§ **文書の抜粋**:
■ ■ ■ ■ ■

F「はいっ、というわけでコラムシリーズですが、ラストは柴堆三国志で締めくくりたいと思いまっす」
A「……例によってヤスがいないのはその辺が原因?」
F「だな。せっかく、アイツが喜びそうな曹操もののオハナシもあるというのに。えーっと、柴堆三国志と云うのは……以前触れたな。農民が農作業の合間に、柴を積みながら、自分のとっておきの『三国志ばなし』を披露しあい、次第にそれが集まったもの、だ」
A「要するに民間伝承だろ?」
F「そゆこと。ついでに、オハナシの性質上カットした、曹操に関する小話なんかもやっておこうかな、と。まずは、僕の『妙才暗躍』にも引用した例のエピソードから。ある日、曹操のところに匈奴の使者がやってきた」

 見るからに筋骨隆々とした武人で、容貌貧相な曹操は直接会うのを躊躇った。そこで、見栄えのする武将を主君の座に座らせて、自分は軍師ヅラして隣に侍ることにする。これなら、身替わりがヘマをしてもその場でフォローできる。
 会見は滞りなく終わったものの、曹操は、ひとをやって使者たちの会話を盗み聞かせた。宿舎で一行は曹操について話している。
「……曹操と云うのは、確かに立派な男でしたな」
「いや、見かけだけが立派だが、妙におどおどとして応答もはっきりしなかった。噂ほどでもないようだ。……だが、傍らにいた小さな男。アレは只者ではないぞ。尺こそないが常人ならぬ風格が漂っていたからな。国に帰ったら、あの男が何者か早急に調査させねば」
 この話を聞いた曹操は、静かに云った。
「――消せ」
 使者は、匈奴の地に帰らなかったという。

F「この使者が誰なのかは不明。雰囲気にそぐわないエピソードだったので、80回では載せなかったンだけど」
A「曹操なら、自分を見抜くほどの男は、配下に招こうとするンじゃねーか?」
F「着眼点はいいな。実は、無視できないエピソードがある。程cに関してなんだが、ある日、程cの立てた功績をねぎらって、曹操は彼の背中を叩いたという」
A「……それだけのエピソードなら、無視していいだろ?」
F「気づかんか、アキラ? 程cの身長は2メートル近かったンだよ。確か八尺三寸だから張飛(八尺)より高い」
A「でかっ!?」
F「普通、部下をねぎらうなら背中じゃなくて肩を叩かんか?」
A「……あ?」
F「気づいたねー。程cの肩まで、曹操の手は届かないンだよ」
A「…………………………だから殺されたのか? この使者は」

■ ■ ■ ■ ■

§ **提供情報**:
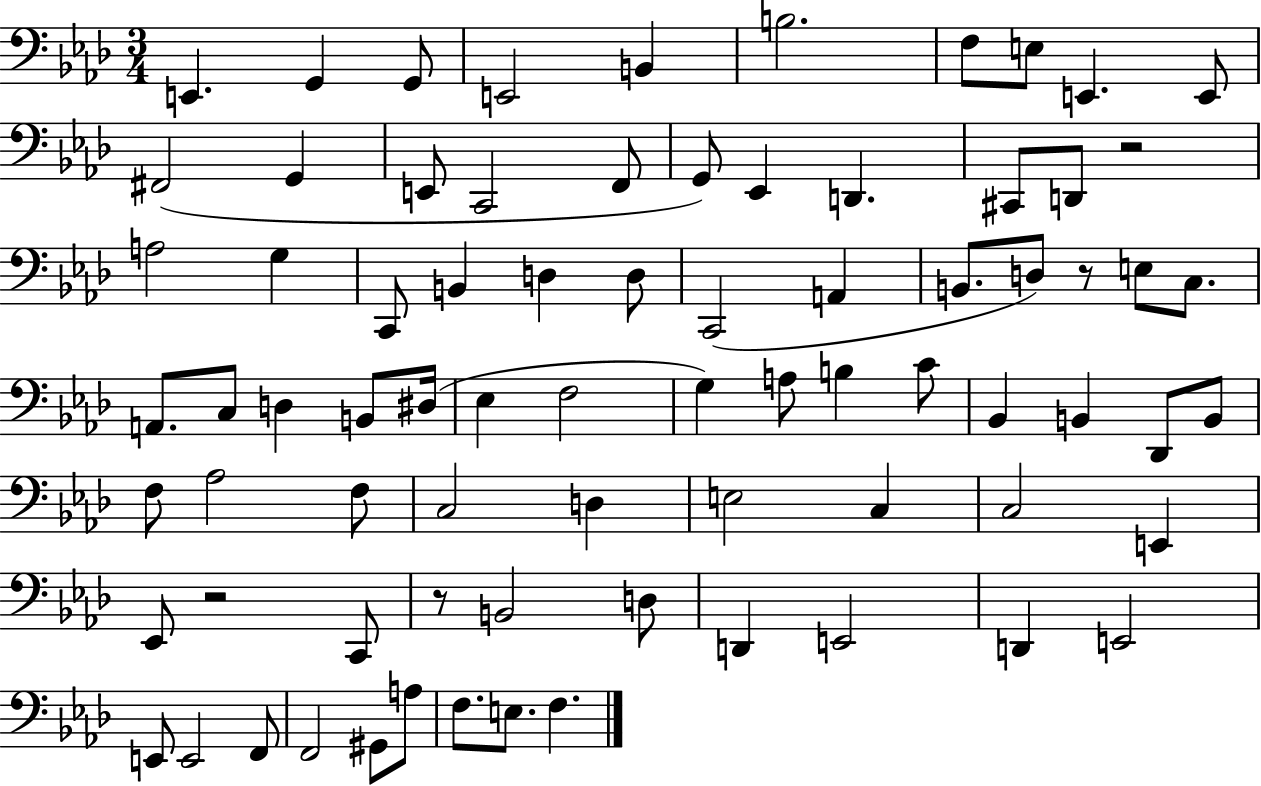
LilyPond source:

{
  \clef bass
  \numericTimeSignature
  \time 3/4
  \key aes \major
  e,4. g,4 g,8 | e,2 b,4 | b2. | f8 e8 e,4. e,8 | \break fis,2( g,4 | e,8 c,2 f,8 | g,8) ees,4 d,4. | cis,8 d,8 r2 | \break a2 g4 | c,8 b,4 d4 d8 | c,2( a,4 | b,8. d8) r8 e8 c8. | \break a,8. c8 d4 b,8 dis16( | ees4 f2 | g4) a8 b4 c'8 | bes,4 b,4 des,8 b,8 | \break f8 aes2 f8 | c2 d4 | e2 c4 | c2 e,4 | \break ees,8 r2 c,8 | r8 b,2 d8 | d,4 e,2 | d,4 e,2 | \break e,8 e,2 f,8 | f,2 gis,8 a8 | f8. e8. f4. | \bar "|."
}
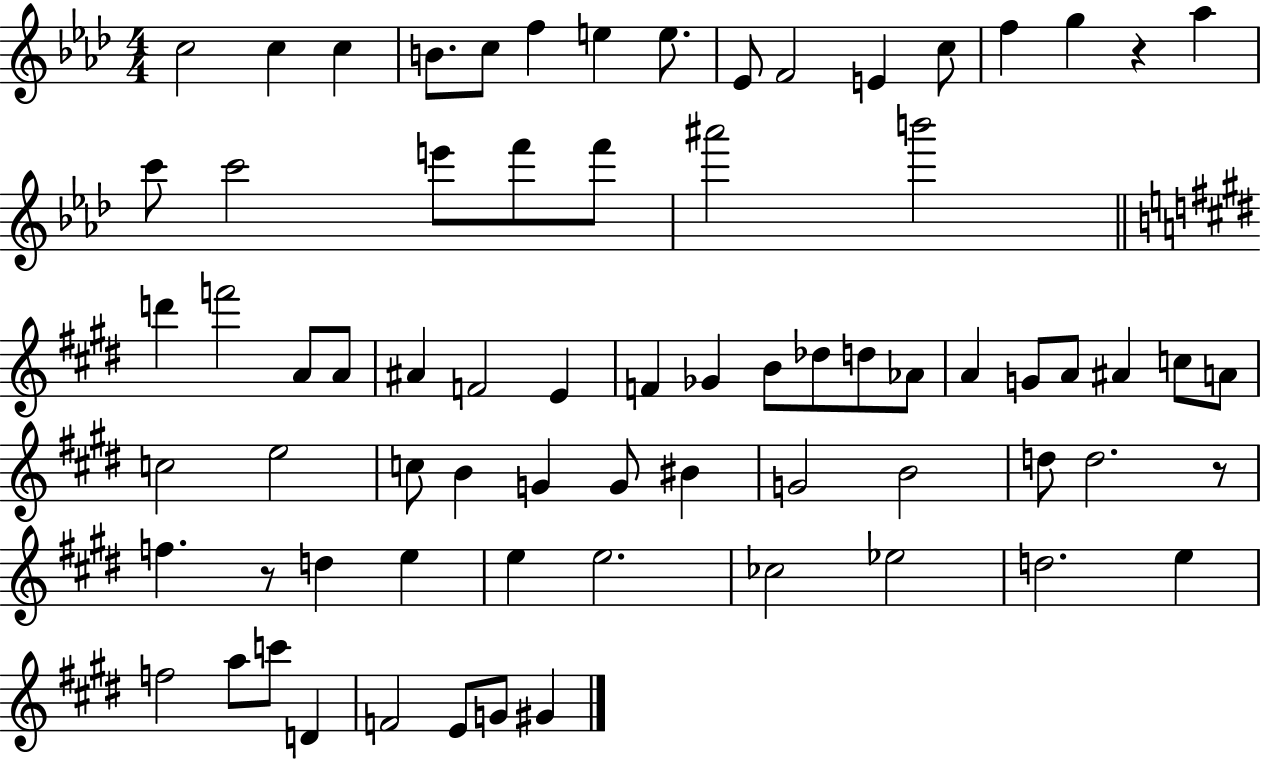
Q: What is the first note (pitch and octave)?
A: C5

■ ■ ■ ■ ■

§ **課題の指示**: 柴堆三国志にある曹操の小話をめぐる対話を、最後の台詞の後から書き継ぐこと。

§ **回答**:
F「案外、このオハナシって実話なんじゃないかって思うンだよね……。ちょっとコミカルになっちゃうから『曹操孟徳』の雰囲気にそぐわないと思って、カットしたのがお判り願えたかと」
A「納得しました……」
F「続いては曹操の娘のオハナシ。曹操の配下に、腕は立つもののいつ裏切るか判らない武将がいた」

 その武将を何とか家臣に引きとめておきたい曹操は、娘の曹娥を嫁にやった。彼が裏切るなら殺せ、と云い含めて。
 ところが武将は阿娥に礼儀正しく接する。主の娘であるからか、まるで貴人に接する態度で阿娥を扱い、妻なのか賓客なのか判らぬくらいであった。一度など、曹操から送られた一本のろうそく(ろうそくが一本しかないということは、夜になるとその灯りの下で一緒にいなければならず、間違いのもとになる)をふたつに斬って、半分を阿娥に渡し、自分は別の部屋で兵書を読みふけっていた。
 その高潔な人柄に接するうち、阿娥は次第に武将に惹かれていったが、ついに曹操から密書が届いた。彼が自分を裏切るので毒入りの酒食を送った、と。しかし、阿娥には彼を殺すことなどできない。
 曹操から届いた食事を、何も知らない武将は口にしかけた。だが、阿娥がそれを奪い、これも送られた酒をブチまけると煙が立ち上るではないか。驚いた武将に事の次第を説明し、すぐに逃げるよう伝える。阿娥に礼を云いながら、武将は兄嫁を連れ屋敷を出ていった。
 ところが許昌を出るより早く、阿娥に仕えていた侍女が追いかけてきて、阿娥からの手紙を渡す。そこには彼女の達筆が書かれていた。

 ――死

 曹操に背いて彼を逃がせば、娘といえど命はない。自死をもって夫に殉じたのであった。
 怒り狂った武将は、出会う曹操の配下をことごとく斬り捨て、行く先を遮る関門全てを突破した。
 その数、実に五関六将であったという。

A「……なぁ、こういうオハナシは82回でやってくれん? 80回じゃできんのは判るけど」
F「あくまで民間伝承だ。実際にあったオハナシかどうかの判断は、読み手にゆだねる。……関羽のもとに嫁いだ曹操の娘が、本当にいたのかどうか」
A「むぅ〜……」
F「さて『私釈』では軽んじているが、民間伝承でも孔明さんは大人気。そんな孔明さんの嫁取りに関するエピソード」

 隆中で勉強ばかりしていた孔明は、ハタチすぎても独身だった。
 見かねた黄承彦が自分の娘を娶せたいとたびたび申し出るのだが、はかばかしい返事をしない。というのも、彼の娘・月英は有名な醜女で、内心まっぴらごめんでございましたのだ。
 ある日孔明は黄承彦に招かれて、彼の屋敷を訪ねた。門に一歩踏み入ると犬が吠えかかってきて、孔明はぎょっとして立ち尽くすものの、黄承彦がその犬の頭を叩くと動かなくなった。犬は精密な作りものだった。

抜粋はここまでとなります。